The Associate Vice President of Pharmacovigilance will be responsible for leading the strategic management, planning, and execution of the Pharmacovigilance and function within the organization, including supervising key pharmacovigilance personnel and overseeing PV activities performed by vendors. You will work with key stakeholders within the organization to develop PV infrastructure, processes, and strategy across Rocket’s pipeline of innovative gene therapies for rare and devastating disorders. You will ensure operational efficiency, provide the highest level of compliance with all regulatory obligations, and lead a highly strategic function that guides Rocket Pharmaceutical’s approach to drug development, submissions, and approved medicines from a safety perspective. This includes proactively identifying and communicating emerging potential and/or urgent safety issues and supporting signal detection, risk/benefit evaluation and creating product risk management plans. This position will be responsible for the management and conduct of all Risk Management and PV activities and operations, whether internally conducted or outsourced.  You will have oversight of individual and aggregate case report processing and ensure timely, compliant, and accurate safety reporting in accordance with applicable regulatory requirements, Good Clinical Practice (GCP), and standard operating procedures (SOP). The role requires both a “hands on” and a strategic mind-set. 

• Develop overall risk management plans, pharmacovigilance strategies, risk minimization activities, and contribute to the assessment of risk/benefit for gene therapy products.
• Serve as the PV SME during health authority inspections, maintain safety inspection preparedness, and ensure compliance with GVP, GCP, GMP and all applicable regulations.
• Develop and execute safety and risk management strategy as core team member responsible for new product registration (BLA/MAA filings).
• Chair safety surveillance committee meetings and manage interactions with Safety Review Committees in relevant studies, providing significant strategic input and collaboration regarding IDMC charter and during IDMC meetings.
• Oversee, prepare, and review scheduled periodic/annual reports and INDs, IMPDs per FDA, MHRA and EMA regulations.
• Effectively communicate and collaborate with appropriate clinical, medical, quality, and regulatory counterparts and others across the business to review and provide input to protocols, investigators brochures (IBs), clinical safety reports (CSRs), Informed Consent Forms (ICFs) and other safety-related documents.
• Lead the development of strategies for responding and resolving safety questions from the FDA, EMEA, and other regulatory authorities, and respond to regulatory agency audits.
• Evaluate the changing risk-benefit profile of competitor products in clinical trials as well as commercialized medicines and implement appropriate safety updates and risk mitigation plans for our products, as needed.
• Recognize and escalate significant issues relating to compliance, budgets, timelines or other issues that may jeopardize business objectives.
• Develop and maintain SOPs as needed and ensure compliance by providing training in Pharmacovigilance across the Company.
• Management and approval of budgets/contracts.

• MD preferred; PharmD in related life science area may be considered depending on breadth and depth of pharmacovigilance experience
• Minimum of 10+ years of Drug Safety/Pharmacovigilance experience in a pre-approval setting required, including industry experience with positions of increasing responsibility with experience in managerial oversight.
• Oversight experience of medical safety activities, operations, and risk management strategies in pre and post marketing environments.
• A thorough understanding of the global pharmacovigilance regulatory environment with working knowledge of US and EU regulations, ICH guidelines, and a working understanding of common drug safety databases (e.g.

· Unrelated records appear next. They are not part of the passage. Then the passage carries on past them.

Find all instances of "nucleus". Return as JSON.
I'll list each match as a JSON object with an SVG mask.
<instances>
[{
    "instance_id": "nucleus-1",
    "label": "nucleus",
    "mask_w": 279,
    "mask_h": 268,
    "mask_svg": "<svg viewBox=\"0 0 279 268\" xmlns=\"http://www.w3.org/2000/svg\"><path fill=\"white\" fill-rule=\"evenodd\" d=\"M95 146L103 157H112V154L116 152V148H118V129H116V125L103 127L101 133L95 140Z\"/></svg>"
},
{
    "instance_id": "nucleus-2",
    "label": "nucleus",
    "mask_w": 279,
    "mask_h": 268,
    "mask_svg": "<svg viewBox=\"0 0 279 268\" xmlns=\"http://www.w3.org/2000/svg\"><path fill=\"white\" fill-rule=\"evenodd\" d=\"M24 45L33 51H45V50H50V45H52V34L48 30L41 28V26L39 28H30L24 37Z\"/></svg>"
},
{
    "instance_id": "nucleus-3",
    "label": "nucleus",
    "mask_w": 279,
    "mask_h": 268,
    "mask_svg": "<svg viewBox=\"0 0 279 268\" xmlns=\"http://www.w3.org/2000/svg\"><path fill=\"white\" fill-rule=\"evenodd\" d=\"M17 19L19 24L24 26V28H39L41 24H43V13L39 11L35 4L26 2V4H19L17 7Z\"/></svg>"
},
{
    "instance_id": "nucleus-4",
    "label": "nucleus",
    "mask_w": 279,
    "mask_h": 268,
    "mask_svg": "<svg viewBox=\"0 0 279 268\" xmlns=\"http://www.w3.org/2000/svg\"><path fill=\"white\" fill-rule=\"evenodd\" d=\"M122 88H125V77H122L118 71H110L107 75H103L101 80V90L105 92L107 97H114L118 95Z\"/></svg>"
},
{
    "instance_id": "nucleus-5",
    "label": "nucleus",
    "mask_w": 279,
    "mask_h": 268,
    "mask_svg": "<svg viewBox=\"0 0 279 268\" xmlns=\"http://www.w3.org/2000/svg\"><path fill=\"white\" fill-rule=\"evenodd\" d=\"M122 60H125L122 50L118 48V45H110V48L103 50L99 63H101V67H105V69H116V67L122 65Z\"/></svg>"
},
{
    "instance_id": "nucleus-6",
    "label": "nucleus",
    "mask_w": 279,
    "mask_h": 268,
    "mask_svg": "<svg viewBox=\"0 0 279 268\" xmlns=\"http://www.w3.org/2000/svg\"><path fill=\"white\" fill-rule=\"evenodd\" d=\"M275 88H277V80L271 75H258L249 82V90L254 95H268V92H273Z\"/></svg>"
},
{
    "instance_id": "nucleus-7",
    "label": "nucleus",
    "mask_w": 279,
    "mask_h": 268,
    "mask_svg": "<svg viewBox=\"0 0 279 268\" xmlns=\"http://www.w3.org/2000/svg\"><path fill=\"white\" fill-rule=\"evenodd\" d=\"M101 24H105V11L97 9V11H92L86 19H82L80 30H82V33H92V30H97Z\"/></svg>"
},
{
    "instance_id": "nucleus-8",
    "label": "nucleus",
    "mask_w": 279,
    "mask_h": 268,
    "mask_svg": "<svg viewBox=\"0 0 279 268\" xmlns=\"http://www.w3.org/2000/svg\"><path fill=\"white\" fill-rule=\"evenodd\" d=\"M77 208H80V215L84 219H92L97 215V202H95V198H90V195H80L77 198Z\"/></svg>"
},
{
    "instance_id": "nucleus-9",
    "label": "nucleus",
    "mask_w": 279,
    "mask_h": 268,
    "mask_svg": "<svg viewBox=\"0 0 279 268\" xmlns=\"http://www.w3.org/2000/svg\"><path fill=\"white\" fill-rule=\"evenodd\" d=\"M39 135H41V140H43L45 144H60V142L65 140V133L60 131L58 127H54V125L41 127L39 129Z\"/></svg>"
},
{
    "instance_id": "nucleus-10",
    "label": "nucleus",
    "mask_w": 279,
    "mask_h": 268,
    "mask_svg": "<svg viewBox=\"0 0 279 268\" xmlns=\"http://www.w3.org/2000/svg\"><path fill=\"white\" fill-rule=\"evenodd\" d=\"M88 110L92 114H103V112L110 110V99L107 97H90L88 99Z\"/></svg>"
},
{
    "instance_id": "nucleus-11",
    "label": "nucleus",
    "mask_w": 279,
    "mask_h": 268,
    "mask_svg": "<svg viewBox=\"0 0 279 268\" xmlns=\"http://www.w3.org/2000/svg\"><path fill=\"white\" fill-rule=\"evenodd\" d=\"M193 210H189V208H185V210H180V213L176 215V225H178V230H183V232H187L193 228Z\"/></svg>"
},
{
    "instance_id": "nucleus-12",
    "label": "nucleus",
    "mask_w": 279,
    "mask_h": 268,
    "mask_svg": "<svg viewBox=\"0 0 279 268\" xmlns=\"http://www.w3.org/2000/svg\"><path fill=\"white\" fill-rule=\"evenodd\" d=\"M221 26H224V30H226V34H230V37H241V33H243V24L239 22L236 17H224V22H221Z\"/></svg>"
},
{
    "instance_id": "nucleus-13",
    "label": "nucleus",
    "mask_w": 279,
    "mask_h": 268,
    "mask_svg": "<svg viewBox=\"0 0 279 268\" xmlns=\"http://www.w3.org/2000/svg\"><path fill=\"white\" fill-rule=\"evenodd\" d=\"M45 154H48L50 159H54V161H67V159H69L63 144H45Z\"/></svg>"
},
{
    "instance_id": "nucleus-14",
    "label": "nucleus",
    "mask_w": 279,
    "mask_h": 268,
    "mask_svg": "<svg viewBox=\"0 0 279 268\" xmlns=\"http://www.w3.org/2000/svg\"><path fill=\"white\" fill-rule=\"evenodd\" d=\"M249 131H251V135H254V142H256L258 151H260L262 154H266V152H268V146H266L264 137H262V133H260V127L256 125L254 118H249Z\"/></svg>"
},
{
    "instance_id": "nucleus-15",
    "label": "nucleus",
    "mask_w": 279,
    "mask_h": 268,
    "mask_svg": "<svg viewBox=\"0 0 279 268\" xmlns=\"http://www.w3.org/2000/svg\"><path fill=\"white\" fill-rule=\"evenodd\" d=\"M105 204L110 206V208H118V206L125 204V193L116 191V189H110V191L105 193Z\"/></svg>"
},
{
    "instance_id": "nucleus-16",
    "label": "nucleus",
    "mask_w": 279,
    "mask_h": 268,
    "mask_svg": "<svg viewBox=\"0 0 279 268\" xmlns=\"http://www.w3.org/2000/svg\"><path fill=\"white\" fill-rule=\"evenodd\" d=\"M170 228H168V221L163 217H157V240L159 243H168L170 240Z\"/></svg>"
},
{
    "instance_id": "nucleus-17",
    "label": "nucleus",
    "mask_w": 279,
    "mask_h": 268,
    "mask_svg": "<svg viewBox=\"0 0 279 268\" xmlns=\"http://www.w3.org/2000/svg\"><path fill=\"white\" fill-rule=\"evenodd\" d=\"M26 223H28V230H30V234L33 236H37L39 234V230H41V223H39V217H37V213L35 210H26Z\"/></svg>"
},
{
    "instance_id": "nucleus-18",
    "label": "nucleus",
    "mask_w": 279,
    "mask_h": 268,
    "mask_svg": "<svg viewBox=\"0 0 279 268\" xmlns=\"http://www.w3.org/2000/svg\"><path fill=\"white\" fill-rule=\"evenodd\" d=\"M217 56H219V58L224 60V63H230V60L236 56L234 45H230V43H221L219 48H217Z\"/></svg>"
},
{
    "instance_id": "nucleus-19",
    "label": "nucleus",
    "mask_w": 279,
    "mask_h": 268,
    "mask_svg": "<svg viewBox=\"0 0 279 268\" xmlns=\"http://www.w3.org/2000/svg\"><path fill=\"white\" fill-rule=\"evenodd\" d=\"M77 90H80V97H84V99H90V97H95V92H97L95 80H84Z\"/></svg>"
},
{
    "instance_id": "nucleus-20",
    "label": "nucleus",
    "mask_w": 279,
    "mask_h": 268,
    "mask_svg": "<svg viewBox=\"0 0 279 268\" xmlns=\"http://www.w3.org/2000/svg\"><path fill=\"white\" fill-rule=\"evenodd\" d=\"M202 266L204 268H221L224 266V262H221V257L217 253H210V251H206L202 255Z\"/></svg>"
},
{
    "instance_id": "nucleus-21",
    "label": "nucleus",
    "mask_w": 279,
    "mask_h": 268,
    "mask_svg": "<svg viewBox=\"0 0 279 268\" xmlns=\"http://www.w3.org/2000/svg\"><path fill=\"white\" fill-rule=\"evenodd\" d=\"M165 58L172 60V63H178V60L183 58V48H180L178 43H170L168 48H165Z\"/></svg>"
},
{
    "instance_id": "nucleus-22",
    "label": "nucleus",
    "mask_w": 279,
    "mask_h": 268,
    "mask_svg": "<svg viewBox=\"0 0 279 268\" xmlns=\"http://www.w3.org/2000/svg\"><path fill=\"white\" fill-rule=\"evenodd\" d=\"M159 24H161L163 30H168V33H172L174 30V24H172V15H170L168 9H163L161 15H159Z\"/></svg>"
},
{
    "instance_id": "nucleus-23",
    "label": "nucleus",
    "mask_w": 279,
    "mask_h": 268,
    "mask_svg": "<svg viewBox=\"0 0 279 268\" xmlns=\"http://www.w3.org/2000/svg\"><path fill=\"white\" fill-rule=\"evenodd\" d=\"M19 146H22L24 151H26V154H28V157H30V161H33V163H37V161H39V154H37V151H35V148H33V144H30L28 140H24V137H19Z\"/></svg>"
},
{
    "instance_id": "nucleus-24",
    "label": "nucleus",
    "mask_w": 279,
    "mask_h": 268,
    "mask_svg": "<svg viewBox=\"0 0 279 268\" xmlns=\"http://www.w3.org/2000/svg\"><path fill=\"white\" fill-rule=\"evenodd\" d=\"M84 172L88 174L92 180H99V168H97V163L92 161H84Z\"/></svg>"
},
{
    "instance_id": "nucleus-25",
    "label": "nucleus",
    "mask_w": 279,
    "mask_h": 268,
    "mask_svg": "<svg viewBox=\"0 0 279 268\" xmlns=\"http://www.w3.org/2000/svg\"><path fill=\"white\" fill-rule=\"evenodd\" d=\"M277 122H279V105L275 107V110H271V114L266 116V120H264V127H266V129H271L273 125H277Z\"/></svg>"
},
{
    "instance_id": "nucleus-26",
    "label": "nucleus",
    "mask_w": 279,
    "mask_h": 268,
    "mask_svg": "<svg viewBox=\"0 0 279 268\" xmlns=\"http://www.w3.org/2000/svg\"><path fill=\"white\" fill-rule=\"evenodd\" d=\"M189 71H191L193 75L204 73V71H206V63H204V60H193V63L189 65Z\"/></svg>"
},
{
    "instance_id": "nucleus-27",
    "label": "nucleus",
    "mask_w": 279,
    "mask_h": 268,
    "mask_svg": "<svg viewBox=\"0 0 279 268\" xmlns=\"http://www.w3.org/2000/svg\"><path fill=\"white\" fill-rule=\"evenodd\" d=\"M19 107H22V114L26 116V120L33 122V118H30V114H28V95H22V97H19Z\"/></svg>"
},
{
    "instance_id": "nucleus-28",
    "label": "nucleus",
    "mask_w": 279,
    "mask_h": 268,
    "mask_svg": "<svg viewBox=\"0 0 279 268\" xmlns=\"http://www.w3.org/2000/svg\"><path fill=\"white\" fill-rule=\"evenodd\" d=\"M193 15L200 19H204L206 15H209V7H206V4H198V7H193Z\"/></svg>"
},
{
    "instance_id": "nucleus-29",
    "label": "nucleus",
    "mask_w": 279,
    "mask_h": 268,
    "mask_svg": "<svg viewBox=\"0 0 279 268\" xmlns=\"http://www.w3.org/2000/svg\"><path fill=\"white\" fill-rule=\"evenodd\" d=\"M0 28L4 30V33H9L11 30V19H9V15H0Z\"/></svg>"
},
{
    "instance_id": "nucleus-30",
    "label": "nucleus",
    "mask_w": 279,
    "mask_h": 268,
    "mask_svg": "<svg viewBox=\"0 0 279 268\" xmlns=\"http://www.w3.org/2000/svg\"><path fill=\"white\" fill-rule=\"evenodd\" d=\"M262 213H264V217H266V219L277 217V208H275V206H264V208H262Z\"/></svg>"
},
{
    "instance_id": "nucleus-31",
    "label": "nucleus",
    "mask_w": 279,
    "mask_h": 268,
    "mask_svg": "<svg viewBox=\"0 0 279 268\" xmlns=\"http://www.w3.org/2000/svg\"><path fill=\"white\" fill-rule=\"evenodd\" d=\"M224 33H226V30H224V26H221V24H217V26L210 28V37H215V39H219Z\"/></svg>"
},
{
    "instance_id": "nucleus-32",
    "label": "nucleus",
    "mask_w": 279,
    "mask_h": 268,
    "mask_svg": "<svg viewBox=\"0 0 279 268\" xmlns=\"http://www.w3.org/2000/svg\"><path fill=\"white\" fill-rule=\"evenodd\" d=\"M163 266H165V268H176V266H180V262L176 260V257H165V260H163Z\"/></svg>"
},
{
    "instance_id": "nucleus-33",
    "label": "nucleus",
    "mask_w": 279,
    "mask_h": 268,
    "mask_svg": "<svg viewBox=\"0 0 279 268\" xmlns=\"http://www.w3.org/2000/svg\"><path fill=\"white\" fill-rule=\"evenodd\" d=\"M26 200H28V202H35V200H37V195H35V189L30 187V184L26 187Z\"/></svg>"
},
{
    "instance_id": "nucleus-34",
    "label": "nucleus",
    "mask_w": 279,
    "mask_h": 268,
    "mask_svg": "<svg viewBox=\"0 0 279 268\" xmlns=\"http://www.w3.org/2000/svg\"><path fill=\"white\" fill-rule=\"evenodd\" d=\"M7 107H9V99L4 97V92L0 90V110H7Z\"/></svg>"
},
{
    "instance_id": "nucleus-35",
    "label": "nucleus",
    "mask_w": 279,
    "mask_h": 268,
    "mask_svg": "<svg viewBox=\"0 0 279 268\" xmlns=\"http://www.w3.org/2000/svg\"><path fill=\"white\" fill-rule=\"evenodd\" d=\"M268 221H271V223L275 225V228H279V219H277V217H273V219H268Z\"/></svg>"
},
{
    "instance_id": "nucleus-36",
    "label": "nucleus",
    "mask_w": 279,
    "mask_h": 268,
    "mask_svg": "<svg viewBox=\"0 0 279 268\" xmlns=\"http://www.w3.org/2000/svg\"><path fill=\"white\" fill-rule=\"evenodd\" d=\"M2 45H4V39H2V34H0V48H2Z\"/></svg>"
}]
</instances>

ARGUS), effective project management skills, a demonstrated ability to provide critical and timely insight, and analytical problem-solving skills with a broad perspective.
• Excellent clinical judgment and ability to communicate complex clinical issues and PV science concepts in a scientifically sound and understandable way.
• Experience working with all levels of management .
• Entrepreneurial, agile and small/high-growth company experience is preferred.
• Experience with new product registration (BLA/MAA filings) and PV infrastructure and process development is preferred.
• Attention to detail and the ability to work individually, within a multi-disciplinary team, as well as with external partners and vendors.
• Ability to work independently and with a team; collaborating and often contributing to discussions amongst internal teams; work effectively without a lot of support or structure.
• Ability to apply expertise in diagnosing inefficiencies, determining root causes, and recommending solutions to complex challenges.
• Ability to be flexible in a fast-paced environment and shift as priorities change.
• Ability to communicate and influence effectively to varied audiences, both internally and externally.
• Establish and nurture highly effective relationships with colleagues and key stakeholders that support and advance project goals and objectives.
• Thorough understanding of clinical methodologies and providing sound analytical support; quickly stablish credibility as a reliable resource.
• Domestic and International travel up to 20% may be necessary.

A diverse workforce fosters innovation and strengthens Rocket’s business. We ensure equal opportunity without discrimination or harassment in the workplace on the basis of gender, race, color, religion, national origin, age, physical or mental disability, pregnancy, citizenship, status as a protected veteran, marital status, sexual orientation, gender identity and expression, genetic information, or any other characteristic protected by applicable local, state, and federal laws.